Texte à lire:
+ + +
Les cours du pétrole remontent mercredi après de nouvelles escarmouches au Moyen-Orient entre les Etats-Unis et l'Iran et des déclarations de Donald Trump affirmant que Téhéran devra "payer le prix" en l'absence d'accord de paix.
Vers 17h00, le contrat à terme sur le brut léger américain (WTI) prenait près de 2% à New York, à 90 dollars le baril. Le brent montait également, de 1,4% à Londres, à 92,73 dollars le baril.
La tension est remontée d'un cran mardi soir après l'annonce de la chute d'un hélicoptère américain touché par un drone dans le détroit d'Ormuz. Les Etats-Unis ont réagi en visant des défenses aériennes et des sites de radars iraniens situés près du détroit d'Ormuz, selon un haut responsable américain cité par le Wall Street Journal. Donald Trump a également affirmé mercredi dans un message sur son réseau social que l'Iran avait "mis trop de temps à négocier un accord qui aurait été formidable pour eux, et maintenant ils vont devoir en payer le prix".
"Les affrontements militaires survenus cette nuit pourraient maintenir les marchés sur le qui-vive, car ils risquent de faire voler en éclats le fragile cessez-le-feu, même si l'espoir de progrès diplomatiques persiste et pourrait maintenir la pression à la baisse", a souligné dans une note l'analyste d'Exness, Christopher Tahir.
Selon lui, le marché physique du pétrole reste également "très tendu" en matière d'approvisionnement en raison du quasi-blocage du détroit d'Ormuz, ce qui pourrait "maintenir une pression haussière sur les cours". L'agence d'information à l'Energie (EIA) a notamment fait part mercredi d'une septième semaine consécutive de baisse des stocks de brut aux Etats-Unis. Les stocks ont chuté de 7,9 millions de barils en incluant les réserves stratégiques au cours de la semaine close au 5 juin, soit davantage que ce que prévoyaient les économistes sondés par le Wall Street Journal.
Pour ajouter à la pression sur les cours, le directeur général de Shell a affirmé mardi lors d'un événement organisé par le Wall Street Journal que les les prix du pétrole et du gaz devraient se maintenir à des niveaux élevés dans les prochaines années en raison de l'écart entre l'offre et la demande. "Les prix vont continuer de monter" tendanciellement, a indiqué Wael Sawam. "C'est le scénario à cinq ou dix ans" car "le gaz et le pétrole déjà exploitables ont déjà été découverts" et la demande mondiale continue d'augmenter. Selon lui, "un prix d'environ 60 à 70 dollars le baril permettrait de stabiliser la situation", a-t-il précisé.
+ + +
Exercices:
• a. Relevez toutes les personnes désignées par leur nom dans le texte sur les cours du pétrole.
• b. Recopiez tout le passage du texte sur les cours du pétrole, depuis « Vers 17h00, le » jusqu'à « 92,73 dollars le baril. ».

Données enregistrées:
+ + +
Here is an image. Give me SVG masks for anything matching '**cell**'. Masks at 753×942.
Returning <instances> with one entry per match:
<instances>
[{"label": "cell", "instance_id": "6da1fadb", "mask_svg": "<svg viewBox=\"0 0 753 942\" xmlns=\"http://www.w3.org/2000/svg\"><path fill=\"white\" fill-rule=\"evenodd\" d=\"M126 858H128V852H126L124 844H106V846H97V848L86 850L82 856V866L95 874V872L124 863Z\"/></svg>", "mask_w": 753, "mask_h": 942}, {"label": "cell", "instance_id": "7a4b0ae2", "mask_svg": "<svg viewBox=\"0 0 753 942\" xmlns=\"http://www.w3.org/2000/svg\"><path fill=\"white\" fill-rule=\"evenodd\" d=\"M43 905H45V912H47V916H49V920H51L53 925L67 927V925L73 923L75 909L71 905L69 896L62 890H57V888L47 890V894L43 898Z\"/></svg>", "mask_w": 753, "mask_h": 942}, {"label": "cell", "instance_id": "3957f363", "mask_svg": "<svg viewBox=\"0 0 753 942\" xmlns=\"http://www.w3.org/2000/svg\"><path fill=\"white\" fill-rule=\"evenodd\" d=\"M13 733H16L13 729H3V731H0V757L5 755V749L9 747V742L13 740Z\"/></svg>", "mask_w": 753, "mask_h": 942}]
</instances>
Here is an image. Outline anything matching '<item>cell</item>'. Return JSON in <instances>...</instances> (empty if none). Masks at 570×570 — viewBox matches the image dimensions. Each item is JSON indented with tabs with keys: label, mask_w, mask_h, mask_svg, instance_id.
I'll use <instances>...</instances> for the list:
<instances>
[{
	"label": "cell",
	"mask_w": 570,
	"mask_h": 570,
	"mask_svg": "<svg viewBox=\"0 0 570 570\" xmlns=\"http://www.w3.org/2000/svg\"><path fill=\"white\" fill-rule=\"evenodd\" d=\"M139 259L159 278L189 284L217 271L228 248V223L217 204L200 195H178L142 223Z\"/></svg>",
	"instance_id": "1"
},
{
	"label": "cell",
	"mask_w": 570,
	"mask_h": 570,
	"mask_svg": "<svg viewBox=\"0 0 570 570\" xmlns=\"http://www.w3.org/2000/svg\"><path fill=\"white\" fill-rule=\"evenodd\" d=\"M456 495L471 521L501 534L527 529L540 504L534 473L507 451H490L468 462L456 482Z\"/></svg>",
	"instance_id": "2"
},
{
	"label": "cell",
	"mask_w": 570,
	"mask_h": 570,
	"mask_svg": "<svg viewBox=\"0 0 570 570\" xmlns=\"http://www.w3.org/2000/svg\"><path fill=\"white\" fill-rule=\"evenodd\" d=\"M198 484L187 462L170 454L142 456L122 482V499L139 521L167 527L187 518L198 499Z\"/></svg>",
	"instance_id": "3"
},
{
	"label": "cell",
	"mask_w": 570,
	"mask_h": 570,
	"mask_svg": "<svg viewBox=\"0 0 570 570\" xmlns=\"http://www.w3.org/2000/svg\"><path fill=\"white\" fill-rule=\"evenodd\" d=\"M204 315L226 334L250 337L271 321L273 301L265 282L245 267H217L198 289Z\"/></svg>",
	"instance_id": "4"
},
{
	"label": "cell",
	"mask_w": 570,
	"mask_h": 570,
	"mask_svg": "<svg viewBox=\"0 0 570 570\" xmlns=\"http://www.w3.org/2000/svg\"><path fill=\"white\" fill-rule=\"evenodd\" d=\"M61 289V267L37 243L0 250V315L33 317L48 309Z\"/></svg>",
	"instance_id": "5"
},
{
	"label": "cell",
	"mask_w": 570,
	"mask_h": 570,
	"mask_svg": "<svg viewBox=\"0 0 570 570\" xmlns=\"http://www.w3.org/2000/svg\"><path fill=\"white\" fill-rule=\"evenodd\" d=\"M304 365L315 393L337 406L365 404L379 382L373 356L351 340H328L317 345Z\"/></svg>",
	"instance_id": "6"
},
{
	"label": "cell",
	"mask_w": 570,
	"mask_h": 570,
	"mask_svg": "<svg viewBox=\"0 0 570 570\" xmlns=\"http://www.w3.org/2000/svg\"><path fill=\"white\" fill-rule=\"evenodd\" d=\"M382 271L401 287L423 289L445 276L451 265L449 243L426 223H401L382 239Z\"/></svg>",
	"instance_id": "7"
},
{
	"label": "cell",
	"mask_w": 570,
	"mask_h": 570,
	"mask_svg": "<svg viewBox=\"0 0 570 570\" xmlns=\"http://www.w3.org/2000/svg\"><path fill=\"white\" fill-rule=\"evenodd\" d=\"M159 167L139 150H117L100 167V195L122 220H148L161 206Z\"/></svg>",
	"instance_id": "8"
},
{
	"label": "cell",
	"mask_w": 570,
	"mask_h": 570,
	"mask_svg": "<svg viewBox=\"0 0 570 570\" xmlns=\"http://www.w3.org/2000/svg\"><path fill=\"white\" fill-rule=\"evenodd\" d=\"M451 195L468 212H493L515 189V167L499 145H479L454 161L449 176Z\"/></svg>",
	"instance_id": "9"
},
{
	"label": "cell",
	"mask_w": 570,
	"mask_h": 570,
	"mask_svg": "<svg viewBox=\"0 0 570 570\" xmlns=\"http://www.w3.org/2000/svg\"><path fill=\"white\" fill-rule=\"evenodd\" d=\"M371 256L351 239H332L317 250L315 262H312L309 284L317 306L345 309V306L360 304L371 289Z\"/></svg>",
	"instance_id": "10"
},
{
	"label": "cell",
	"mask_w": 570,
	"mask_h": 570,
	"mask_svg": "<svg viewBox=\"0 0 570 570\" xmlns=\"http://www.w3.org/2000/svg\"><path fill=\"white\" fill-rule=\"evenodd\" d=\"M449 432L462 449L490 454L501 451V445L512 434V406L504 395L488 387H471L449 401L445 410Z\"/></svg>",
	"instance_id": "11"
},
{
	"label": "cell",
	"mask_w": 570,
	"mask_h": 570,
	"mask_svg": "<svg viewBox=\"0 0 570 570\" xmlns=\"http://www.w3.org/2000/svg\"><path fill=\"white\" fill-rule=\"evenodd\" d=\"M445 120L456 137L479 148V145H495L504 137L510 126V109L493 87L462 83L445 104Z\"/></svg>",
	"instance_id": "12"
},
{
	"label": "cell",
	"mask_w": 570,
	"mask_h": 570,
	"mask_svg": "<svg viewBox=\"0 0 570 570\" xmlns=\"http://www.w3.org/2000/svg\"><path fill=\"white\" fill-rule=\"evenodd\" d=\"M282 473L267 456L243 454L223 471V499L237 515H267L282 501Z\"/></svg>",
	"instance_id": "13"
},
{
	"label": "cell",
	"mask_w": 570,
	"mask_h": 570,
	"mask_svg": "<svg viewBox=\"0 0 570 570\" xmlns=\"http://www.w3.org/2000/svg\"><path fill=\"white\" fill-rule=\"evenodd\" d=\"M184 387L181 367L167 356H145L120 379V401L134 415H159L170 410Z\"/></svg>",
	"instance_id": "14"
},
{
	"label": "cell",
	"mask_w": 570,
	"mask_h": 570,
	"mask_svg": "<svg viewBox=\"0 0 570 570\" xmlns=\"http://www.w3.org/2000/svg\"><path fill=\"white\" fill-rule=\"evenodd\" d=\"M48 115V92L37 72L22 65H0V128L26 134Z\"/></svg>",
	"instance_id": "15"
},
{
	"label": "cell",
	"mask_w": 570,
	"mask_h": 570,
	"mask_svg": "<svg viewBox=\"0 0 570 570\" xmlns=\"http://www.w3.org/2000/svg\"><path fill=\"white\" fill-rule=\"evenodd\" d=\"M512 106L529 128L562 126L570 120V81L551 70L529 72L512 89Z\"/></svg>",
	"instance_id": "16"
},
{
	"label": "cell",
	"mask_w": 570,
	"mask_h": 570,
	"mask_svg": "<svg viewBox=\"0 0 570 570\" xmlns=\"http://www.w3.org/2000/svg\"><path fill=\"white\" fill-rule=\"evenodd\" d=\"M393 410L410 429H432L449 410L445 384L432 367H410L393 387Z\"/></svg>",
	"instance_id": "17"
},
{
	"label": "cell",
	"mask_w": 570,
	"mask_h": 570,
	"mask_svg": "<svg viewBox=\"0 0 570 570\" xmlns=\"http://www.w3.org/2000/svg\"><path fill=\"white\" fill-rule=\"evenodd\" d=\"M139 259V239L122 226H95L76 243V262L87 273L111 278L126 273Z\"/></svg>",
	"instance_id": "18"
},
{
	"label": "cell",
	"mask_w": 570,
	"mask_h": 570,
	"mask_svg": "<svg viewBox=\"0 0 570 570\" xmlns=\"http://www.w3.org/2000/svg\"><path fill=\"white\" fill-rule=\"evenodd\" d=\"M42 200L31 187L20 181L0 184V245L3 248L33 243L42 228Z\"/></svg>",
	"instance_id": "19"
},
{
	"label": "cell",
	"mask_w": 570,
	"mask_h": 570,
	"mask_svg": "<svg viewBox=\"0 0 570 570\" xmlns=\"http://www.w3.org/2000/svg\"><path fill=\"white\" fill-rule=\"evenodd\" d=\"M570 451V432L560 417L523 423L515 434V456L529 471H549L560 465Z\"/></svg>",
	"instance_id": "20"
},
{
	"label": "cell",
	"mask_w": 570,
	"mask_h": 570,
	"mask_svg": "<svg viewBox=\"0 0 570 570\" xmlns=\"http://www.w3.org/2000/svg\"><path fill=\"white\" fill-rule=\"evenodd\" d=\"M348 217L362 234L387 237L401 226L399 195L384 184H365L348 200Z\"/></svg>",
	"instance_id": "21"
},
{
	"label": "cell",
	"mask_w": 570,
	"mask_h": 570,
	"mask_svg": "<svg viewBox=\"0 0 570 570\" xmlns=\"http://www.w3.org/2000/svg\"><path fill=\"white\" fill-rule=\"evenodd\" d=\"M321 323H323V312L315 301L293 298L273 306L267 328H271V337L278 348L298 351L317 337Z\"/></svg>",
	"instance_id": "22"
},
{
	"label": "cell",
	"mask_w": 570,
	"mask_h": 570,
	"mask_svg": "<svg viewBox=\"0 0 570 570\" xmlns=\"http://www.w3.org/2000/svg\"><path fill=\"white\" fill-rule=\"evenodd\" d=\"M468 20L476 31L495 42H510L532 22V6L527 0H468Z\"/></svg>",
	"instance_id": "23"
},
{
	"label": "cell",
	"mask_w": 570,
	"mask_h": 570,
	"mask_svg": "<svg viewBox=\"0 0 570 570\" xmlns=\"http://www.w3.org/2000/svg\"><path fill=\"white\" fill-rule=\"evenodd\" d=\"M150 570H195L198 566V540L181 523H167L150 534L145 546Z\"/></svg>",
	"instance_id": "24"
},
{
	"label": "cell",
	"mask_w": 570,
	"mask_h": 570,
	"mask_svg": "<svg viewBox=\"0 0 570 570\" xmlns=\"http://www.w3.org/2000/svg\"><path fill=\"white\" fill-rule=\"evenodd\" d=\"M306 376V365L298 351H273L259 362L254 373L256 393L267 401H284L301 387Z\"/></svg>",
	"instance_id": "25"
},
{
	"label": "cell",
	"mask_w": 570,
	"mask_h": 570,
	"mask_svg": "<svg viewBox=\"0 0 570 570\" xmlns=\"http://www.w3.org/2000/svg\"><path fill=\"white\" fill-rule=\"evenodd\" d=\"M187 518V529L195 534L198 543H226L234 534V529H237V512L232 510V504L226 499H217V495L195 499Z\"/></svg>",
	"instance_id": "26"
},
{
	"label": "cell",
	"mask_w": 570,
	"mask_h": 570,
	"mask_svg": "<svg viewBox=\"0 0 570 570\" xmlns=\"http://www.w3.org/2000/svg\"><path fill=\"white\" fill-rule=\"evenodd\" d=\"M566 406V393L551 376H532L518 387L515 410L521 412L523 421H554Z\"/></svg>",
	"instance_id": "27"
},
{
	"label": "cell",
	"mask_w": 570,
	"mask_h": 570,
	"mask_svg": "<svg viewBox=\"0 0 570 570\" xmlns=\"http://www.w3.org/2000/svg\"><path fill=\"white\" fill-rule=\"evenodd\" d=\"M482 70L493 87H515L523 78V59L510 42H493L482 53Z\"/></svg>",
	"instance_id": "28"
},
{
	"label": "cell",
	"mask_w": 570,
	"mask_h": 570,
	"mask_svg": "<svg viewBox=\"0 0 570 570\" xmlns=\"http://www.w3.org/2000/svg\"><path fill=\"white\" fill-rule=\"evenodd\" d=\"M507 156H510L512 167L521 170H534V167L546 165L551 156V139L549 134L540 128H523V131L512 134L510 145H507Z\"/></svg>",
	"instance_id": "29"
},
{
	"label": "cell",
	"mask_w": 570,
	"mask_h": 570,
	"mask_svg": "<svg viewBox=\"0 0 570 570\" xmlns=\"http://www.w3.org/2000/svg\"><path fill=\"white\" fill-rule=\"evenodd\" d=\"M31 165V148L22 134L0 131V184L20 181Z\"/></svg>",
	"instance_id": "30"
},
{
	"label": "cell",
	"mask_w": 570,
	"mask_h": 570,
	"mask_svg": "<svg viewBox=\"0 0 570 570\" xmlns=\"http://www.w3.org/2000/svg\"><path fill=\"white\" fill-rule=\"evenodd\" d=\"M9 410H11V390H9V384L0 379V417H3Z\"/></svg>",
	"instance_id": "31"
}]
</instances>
+ + +
Réponses attendues:
• a. Donald Trump, Christopher Tahir, Wael Sawam

• b.
Vers 17h00, le contrat à terme sur le brut léger américain (WTI) prenait près de 2% à New York, à 90 dollars le baril. Le brent montait également, de 1,4% à Londres, à 92,73 dollars le baril.